The heartbreak of two homelands

Sara Horowitz

It's early Friday. My husband and I are bicycling through the lush Quebec countryside, rolling past fields of wild chamomile and gentle verdant hills. We take a break and try to instant message family and friends in Israel We get through to some, but not others. We wish them a Shabbat shalom. Along the Mediterranean, in the Judean Hills, in the desert, in the valleys, in the highlands, Shabbat will soon arrive. But shalom seems like a longed-for, but illusive dream. 

By the time this column goes to press, perhaps a ceasefire, short- or long-term, may have been attained in Gaza. Things change radically and quickly. As my sister-in-law in Be’er Sheva said to me this morning, “We take it not day by day, but hour by hour.” Given this rapid unfolding of events and the gap between writing and publication, how can a columnist write about the situation in Gaza. Yet how can one not write about it?

Biking past small towns along tributaries of the St. Lawrence River, we’re struck by the cognitive dissonance of being here, but feeling there. This sense is shared by many CJN readers, seeing ourselves as deeply Canadian yet also tied with an invisible cord to a land that’s an ocean and a continent away, a cord that tugs at our souls always, but pressingly in times of crisis. I’m reminded of the plaintive call of the 11th- and 12th-century Spanish poet-philosopher, Yehuda Halevi: “Libi bamizrach, va’ani b’sof ma’arav” – “My heart is in the East, and I am at the end of the West.”

Late in life, he embarked on a perilous sea voyage to the land of his longings. We can’t be entirely certain that he reached its shores. Today, we’re more fortunate. We travel back and forth with ease. Many of us spend substantial chunks of time there. Living here in Canada, we go there for education, vacation, work and volunteer service. Many have second homes there. For many others, travel to Israel is the trip of a lifetime. Some of us speak Hebrew with fluency and ease, others can’t master its alphabet, grammar or guttural sounds. Still, most of us Canadian Jews, across the political spectrum and with a range of religious or secular loyalties, feel the pull of ties that bind us to Israel and make its welfare our own. 

Yet the very ease of travel, communication and up-to-the minute news feeds the inner dissonance we’re feeling today. Paradoxically, in times of crisis, our very modern situation resonates with the discordance Yehuda Halevi registered in the Middle Ages. “How can I taste what I eat and how could it be pleasing to me?” And yet, our daily pleasures go on, alongside our anxieties for Israel and those charged with defending it, and our concern for family and friends living under stress. 
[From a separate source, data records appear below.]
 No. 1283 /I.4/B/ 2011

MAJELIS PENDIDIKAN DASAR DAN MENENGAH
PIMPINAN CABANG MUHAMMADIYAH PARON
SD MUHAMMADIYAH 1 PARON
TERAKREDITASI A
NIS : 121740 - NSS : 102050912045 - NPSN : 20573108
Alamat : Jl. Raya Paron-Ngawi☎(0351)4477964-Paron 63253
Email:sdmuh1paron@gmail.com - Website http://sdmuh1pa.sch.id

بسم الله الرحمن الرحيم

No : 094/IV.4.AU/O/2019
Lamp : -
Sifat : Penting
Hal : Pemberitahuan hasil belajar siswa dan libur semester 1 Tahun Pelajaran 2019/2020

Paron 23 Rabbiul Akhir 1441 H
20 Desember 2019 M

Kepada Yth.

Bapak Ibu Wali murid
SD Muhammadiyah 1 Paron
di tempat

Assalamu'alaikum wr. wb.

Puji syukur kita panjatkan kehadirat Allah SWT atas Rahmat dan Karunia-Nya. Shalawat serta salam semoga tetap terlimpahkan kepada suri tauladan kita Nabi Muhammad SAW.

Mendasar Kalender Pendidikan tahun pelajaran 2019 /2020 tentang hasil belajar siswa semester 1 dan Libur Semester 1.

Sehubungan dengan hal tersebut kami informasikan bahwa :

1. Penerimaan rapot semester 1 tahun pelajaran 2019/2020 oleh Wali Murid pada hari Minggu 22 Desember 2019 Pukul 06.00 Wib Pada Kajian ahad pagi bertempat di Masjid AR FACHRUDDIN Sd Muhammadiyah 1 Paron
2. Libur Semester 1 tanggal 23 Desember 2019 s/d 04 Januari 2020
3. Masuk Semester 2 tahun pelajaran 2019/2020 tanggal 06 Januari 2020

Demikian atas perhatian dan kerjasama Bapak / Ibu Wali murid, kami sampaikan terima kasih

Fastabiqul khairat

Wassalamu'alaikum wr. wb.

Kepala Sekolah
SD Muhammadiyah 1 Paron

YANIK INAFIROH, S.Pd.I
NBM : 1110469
This is the “the heartbreak of two homelands” – “hake’ev shel shtei hamoladot” – a phrase coined by the 20th-century poet Lea Goldberg. Goldberg was a Lithuanian Jew who moved to Tel Aviv as a young adult in the mid-1930s. Her poem Oren, or Pines, touches on the poignancy of being transplanted, even to the place of one’s longing, to a place that immediately becomes home. She identifies with pine trees that thrive snow-capped in northern Europe but also take to the Israeli landscape, where they provide shade from the intense Mediterranean sun. The poem’s sentiment captures the existential circumstance of many people who, like Goldberg, have made aliyah. But it also describes well those who, living in Canada – every bit a “snow-space” as Goldberg’s Lithuania – also consider Israel their homeland. “Perhaps only migrating birds know/ suspended between earth and sky/ the heartache of two homelands.” 

I tend to think of our deep and intense ties to Israel as a locus of meaningfulness and enrichment. But at times like these, there’s also the heartache of being suspended, strung between here and there.